Exercise
Where does the word "border" show up in the records? Copy every line that has it.
○ ○ ○ ○ ○
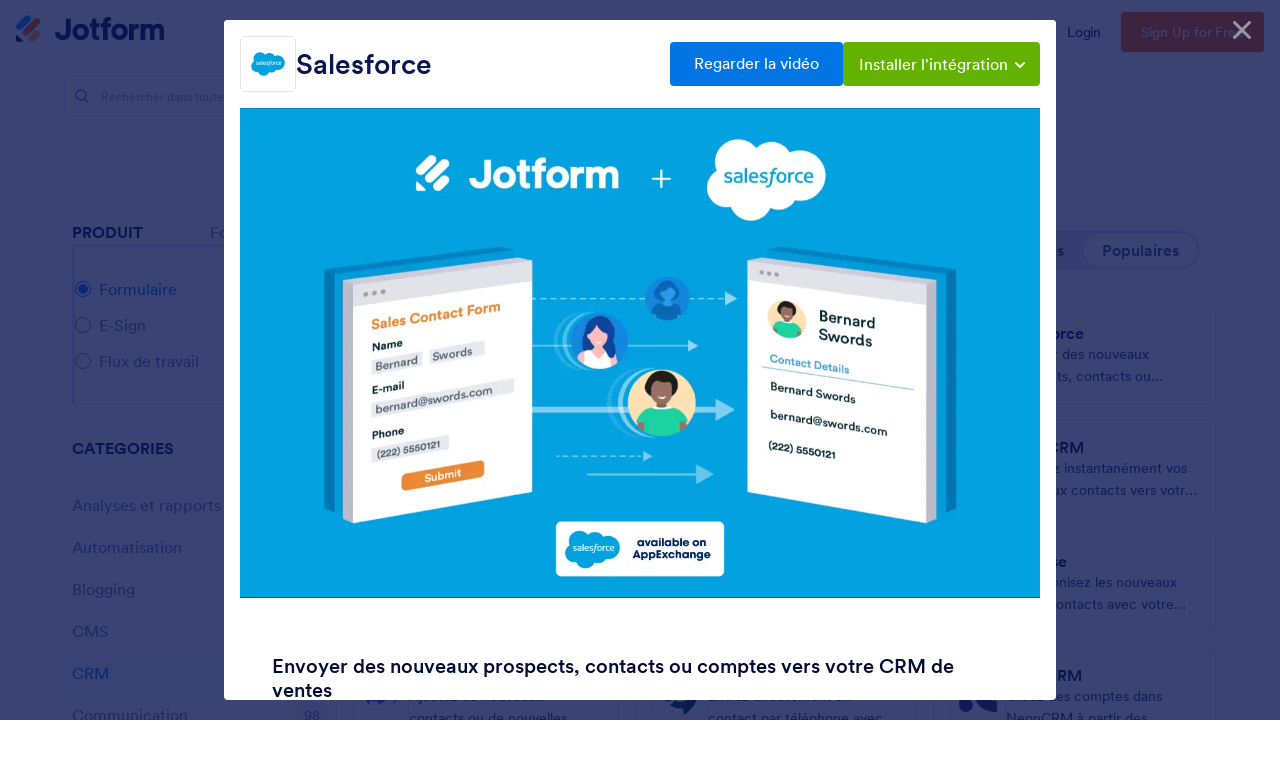

--- FILE ---
content_type: image/svg+xml
request_url: https://cdn.jotfor.ms/assets/img/jfHeader/v2/templates/board.svg
body_size: 466
content:
<svg width="40" height="40" viewBox="0 0 40 40" fill="none" xmlns="http://www.w3.org/2000/svg">
<rect width="40" height="40" rx="20" fill="#0075E3"/>
<path d="M10 13C10 11.3431 11.3431 10 13 10H27C28.6569 10 30 11.3431 30 13V27C30 28.6569 28.6569 30 27 30H13C11.3431 30 10 28.6569 10 27V13Z" fill="white"/>
<path d="M21 14C21 13.4477 21.4477 13 22 13H26C26.5523 13 27 13.4477 27 14V15.5C27 15.7761 26.7761 16 26.5 16H21.5C21.2239 16 21 15.7761 21 15.5V14Z" fill="#0099FF"/>
<path fill-rule="evenodd" clip-rule="evenodd" d="M13.5 18C13.2239 18 13 18.2239 13 18.5V23C13 23.5523 13.4477 24 14 24H18C18.5523 24 19 23.5523 19 23V18.5C19 18.2239 18.7761 18 18.5 18H13.5ZM21.5 18C21.2239 18 21 18.2239 21 18.5V26C21 26.5523 21.4477 27 22 27H26C26.5523 27 27 26.5523 27 26V18.5C27 18.2239 26.7761 18 26.5 18H21.5Z" fill="#FFB629"/>
<path d="M13 14C13 13.4477 13.4477 13 14 13H18C18.5523 13 19 13.4477 19 14V15.5C19 15.7761 18.7761 16 18.5 16H13.5C13.2239 16 13 15.7761 13 15.5V14Z" fill="#FF6100"/>
</svg>
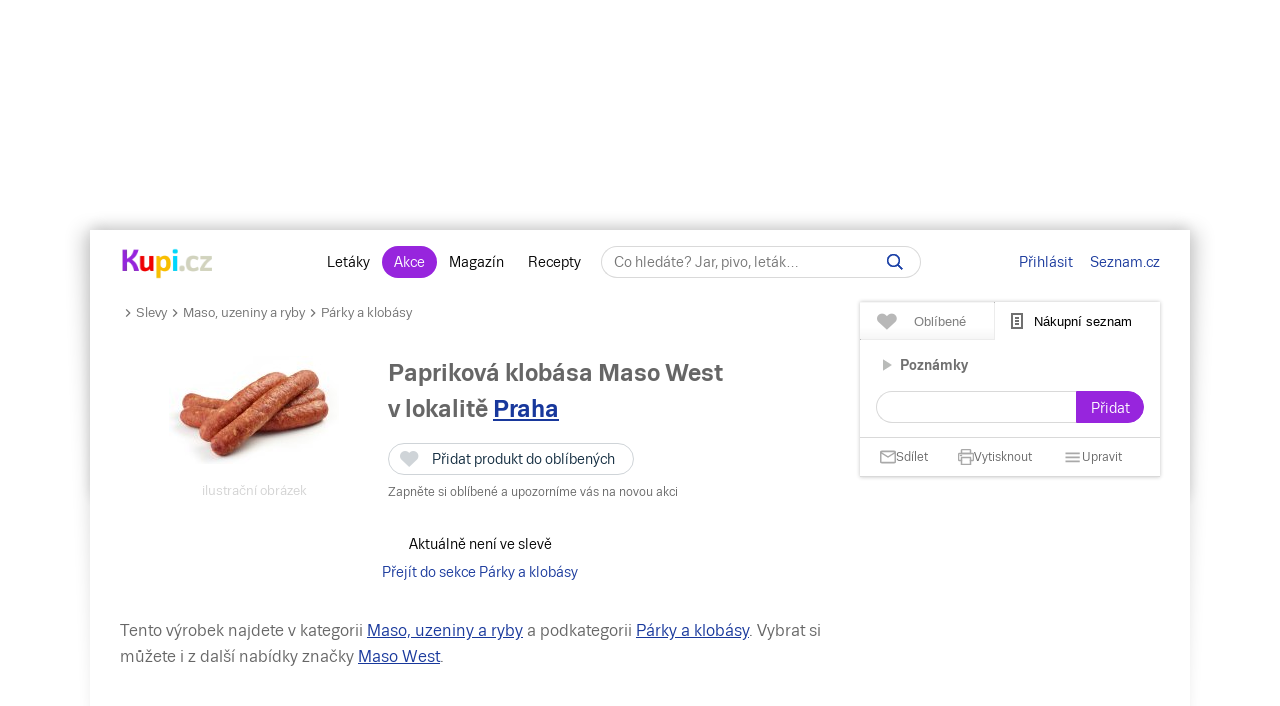

--- FILE ---
content_type: application/javascript
request_url: https://www.kupi.cz/static/dist/notifications.firebase.min.729fe061b16a3607fd53.js
body_size: 352
content:
(()=>{firebase.initializeApp({apiKey:"AIzaSyAPMY3Qf62mj5-tLH_Mna5dI11fKJngEHs",authDomain:"kupicz-ac8a2.firebaseapp.com",databaseURL:"https://kupicz-ac8a2.firebaseio.com",projectId:"kupicz-ac8a2",storageBucket:"kupicz-ac8a2.appspot.com",messagingSenderId:"199513510640",appId:"1:199513510640:web:93f132dad3309f3d676835",measurementId:"G-6GHRHKVPRQ"});try{var e=firebase.messaging()}catch(e){console.log(e),setCookieKupi("notify_user","block",525600)}e&&(getCookieKupi("autoloc_user")&&navigator.serviceWorker.register("/firebase/sw.js").then(o=>{e.useServiceWorker(o),"block"!==getCookieKupi("notify_user")&&e.getToken().then(()=>(addTrackEvent("popup-notifikace","povolit",!1),setCookieKupi("notify_user",1,525600),e.getToken()),e=>{userBlockNtf(),$("#user_geo_popup").length&&($("#user_geo_popup .err").show(),$("#user_geo_popup .msg").hide())}).then(function(e){var o=new XMLHttpRequest;o.open("POST","/firebase-save-device-hash",!0),o.setRequestHeader("Content-type","application/x-www-form-urlencoded"),o.send("token="+e+"&project=kupi")})},e=>{console.log(e),setCookieKupi("notify_user","block",525600)}),e.onMessage(function(e){console.log("Message received. ",e);var o=e.data;icon="firebase/"+o.icon,image="firebase/"+o.image;var i=o.title,a={body:o.body,icon,image,data:{time:new Date(Date.now()).toString(),click_action:e.data.click_action,device:e.data.device},requireInteraction:!0};navigator.serviceWorker.register("/firebase/sw.js").then(function(e){e.showNotification(i,a),console.log("success")})}))})();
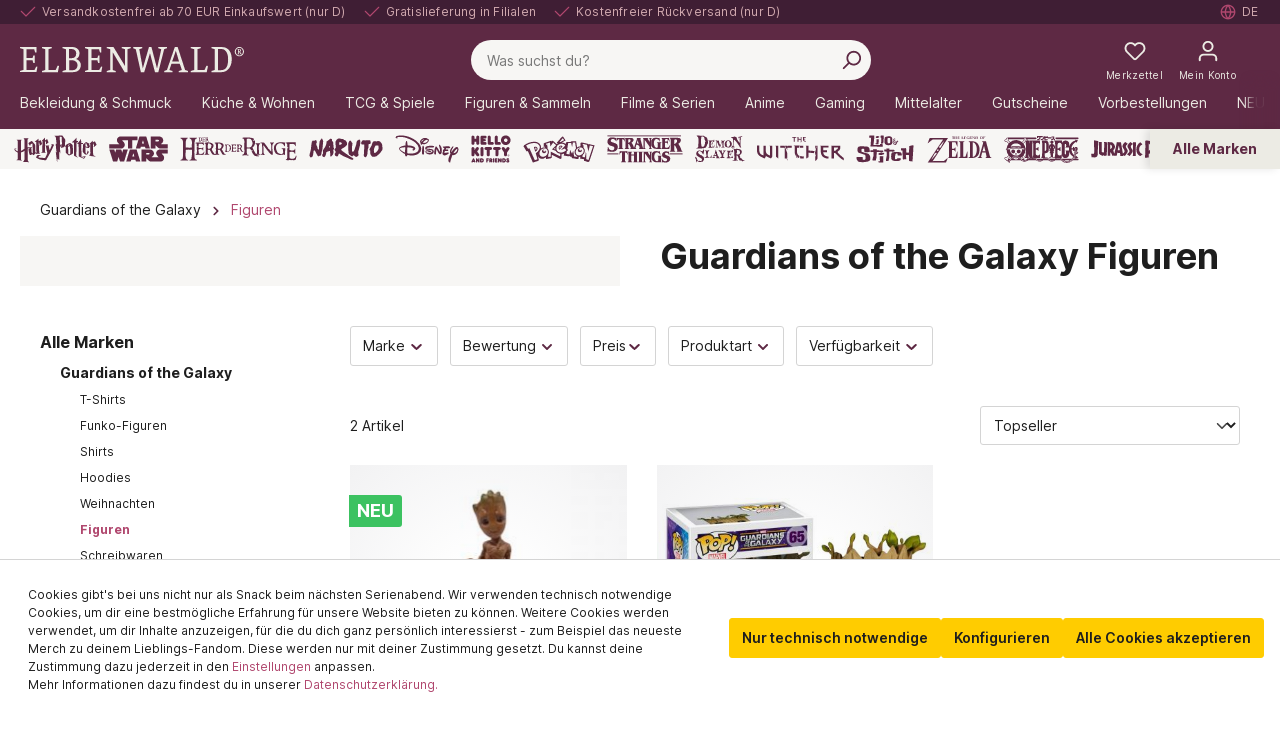

--- FILE ---
content_type: image/svg+xml
request_url: https://sw6.elbenwald.de/media/48/38/81/1692712484/visa-icon.svg
body_size: 704
content:
<svg xmlns="http://www.w3.org/2000/svg" viewBox="0 0 34 24" width="34" height="24"><rect x=".5" y=".5" width="33" height="23" rx="3.5" ry="3.5" style="fill:#fff; stroke:#d1d9e0;"/><path d="m10.75,15.86h-2.06l-1.54-6.07c-.07-.28-.23-.53-.46-.64-.57-.29-1.2-.52-1.89-.64v-.23h3.32c.46,0,.8.35.86.76l.8,4.38,2.06-5.13h2l-3.09,7.58h0Zm4.23,0h-1.95l1.6-7.58h1.95l-1.6,7.58Zm4.12-5.48c.06-.41.4-.64.8-.64.63-.06,1.32.06,1.89.35l.34-1.63c-.57-.23-1.2-.35-1.77-.35-1.89,0-3.26,1.05-3.26,2.51,0,1.11.97,1.69,1.66,2.04.74.35,1.03.58.97.93,0,.52-.57.76-1.14.76-.69,0-1.37-.17-2-.47l-.34,1.63c.69.29,1.43.41,2.12.41,2.12.06,3.43-.99,3.43-2.57,0-1.98-2.69-2.1-2.69-2.97h0Zm9.5,5.48l-1.54-7.58h-1.66c-.34,0-.69.23-.8.58l-2.86,7h2l.4-1.11h2.46l.23,1.11h1.77Zm-2.92-5.54l.57,2.86h-1.6l1.03-2.86Z" style="fill:#172b85; fill-rule:evenodd; stroke-width:0px;"/></svg>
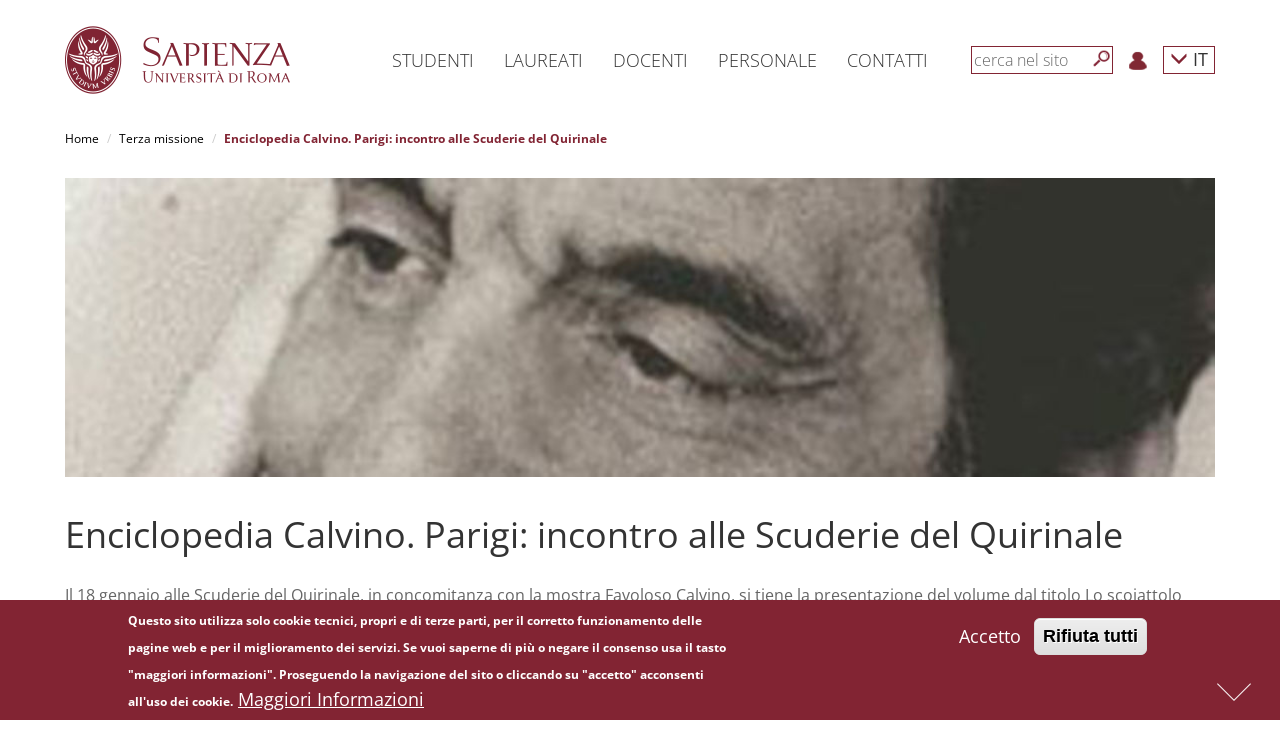

--- FILE ---
content_type: text/css
request_url: https://www.uniroma1.it/sites/all/modules/uniroma1_opensans/css/uniroma1_opensans.css?t8wia3
body_size: 3581
content:
/* open-sans-300 - latin */
@font-face {
  font-family: 'Open Sans';
  font-style: normal;
  font-weight: 300;
  src: url('../fonts/open-sans-v34-latin-300.eot');
  /* IE9 Compat Modes */
  src: local(''),
    url('../fonts/open-sans-v34-latin-300.eot?#iefix') format('embedded-opentype'),
    /* IE6-IE8 */
    url('../fonts/open-sans-v34-latin-300.woff2') format('woff2'),
    /* Super Modern Browsers */
    url('../fonts/open-sans-v34-latin-300.woff') format('woff'),
    /* Modern Browsers */
    url('../fonts/open-sans-v34-latin-300.ttf') format('truetype'),
    /* Safari, Android, iOS */
    url('../fonts/open-sans-v34-latin-300.svg#OpenSans') format('svg');
  /* Legacy iOS */
}

/* open-sans-regular - latin */
@font-face {
  font-family: 'Open Sans';
  font-style: normal;
  font-weight: 400;
  src: url('../fonts/open-sans-v34-latin-regular.eot');
  /* IE9 Compat Modes */
  src: local(''),
    url('../fonts/open-sans-v34-latin-regular.eot?#iefix') format('embedded-opentype'),
    /* IE6-IE8 */
    url('../fonts/open-sans-v34-latin-regular.woff2') format('woff2'),
    /* Super Modern Browsers */
    url('../fonts/open-sans-v34-latin-regular.woff') format('woff'),
    /* Modern Browsers */
    url('../fonts/open-sans-v34-latin-regular.ttf') format('truetype'),
    /* Safari, Android, iOS */
    url('../fonts/open-sans-v34-latin-regular.svg#OpenSans') format('svg');
  /* Legacy iOS */
}

/* open-sans-600 - latin */
@font-face {
  font-family: 'Open Sans';
  font-style: normal;
  font-weight: 600;
  src: url('../fonts/open-sans-v34-latin-600.eot');
  /* IE9 Compat Modes */
  src: local(''),
    url('../fonts/open-sans-v34-latin-600.eot?#iefix') format('embedded-opentype'),
    /* IE6-IE8 */
    url('../fonts/open-sans-v34-latin-600.woff2') format('woff2'),
    /* Super Modern Browsers */
    url('../fonts/open-sans-v34-latin-600.woff') format('woff'),
    /* Modern Browsers */
    url('../fonts/open-sans-v34-latin-600.ttf') format('truetype'),
    /* Safari, Android, iOS */
    url('../fonts/open-sans-v34-latin-600.svg#OpenSans') format('svg');
  /* Legacy iOS */
}

/* open-sans-700 - latin */
@font-face {
  font-family: 'Open Sans';
  font-style: normal;
  font-weight: 700;
  src: url('../fonts/open-sans-v34-latin-700.eot');
  /* IE9 Compat Modes */
  src: local(''),
    url('../fonts/open-sans-v34-latin-700.eot?#iefix') format('embedded-opentype'),
    /* IE6-IE8 */
    url('../fonts/open-sans-v34-latin-700.woff2') format('woff2'),
    /* Super Modern Browsers */
    url('../fonts/open-sans-v34-latin-700.woff') format('woff'),
    /* Modern Browsers */
    url('../fonts/open-sans-v34-latin-700.ttf') format('truetype'),
    /* Safari, Android, iOS */
    url('../fonts/open-sans-v34-latin-700.svg#OpenSans') format('svg');
  /* Legacy iOS */
}

/* open-sans-800 - latin */
@font-face {
  font-family: 'Open Sans';
  font-style: normal;
  font-weight: 800;
  src: url('../fonts/open-sans-v34-latin-800.eot');
  /* IE9 Compat Modes */
  src: local(''),
    url('../fonts/open-sans-v34-latin-800.eot?#iefix') format('embedded-opentype'),
    /* IE6-IE8 */
    url('../fonts/open-sans-v34-latin-800.woff2') format('woff2'),
    /* Super Modern Browsers */
    url('../fonts/open-sans-v34-latin-800.woff') format('woff'),
    /* Modern Browsers */
    url('../fonts/open-sans-v34-latin-800.ttf') format('truetype'),
    /* Safari, Android, iOS */
    url('../fonts/open-sans-v34-latin-800.svg#OpenSans') format('svg');
  /* Legacy iOS */
}


--- FILE ---
content_type: text/css
request_url: https://www.uniroma1.it/sites/all/themes/sapienza_bootstrap/css/breadcrumb.css?t8wia3
body_size: 570
content:
#breadcrumb {
    min-height: 0 !important;
	/*display: inline-block;*/
	margin-left: -5px;
}

#breadcrumb > div {
    /*padding: 0 !important;*/
}

#breadcrumb .breadcrumb {
    background: transparent !important;
    font-size: 12px;
    padding: 5px 0;
    /*margin-bottom: 20px;*/

    -webkit-border-radius: 0;
    -moz-border-radius: 0;
    -ms-border-radius: 0;
    -o-border-radius: 0;
    border-radius: 0;
}

#breadcrumb .breadcrumb li.active {
    color: #822433;
    font-weight: bold;
}

#breadcrumb .breadcrumb li.active:before {
    font-weight: normal;
}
○ ○ ○ ○ ○
Written response
    -webkit-border-radius: 0;
    -moz-border-radius: 0;
    -ms-border-radius: 0;
    -o-border-radius: 0;
    border-radius: 0;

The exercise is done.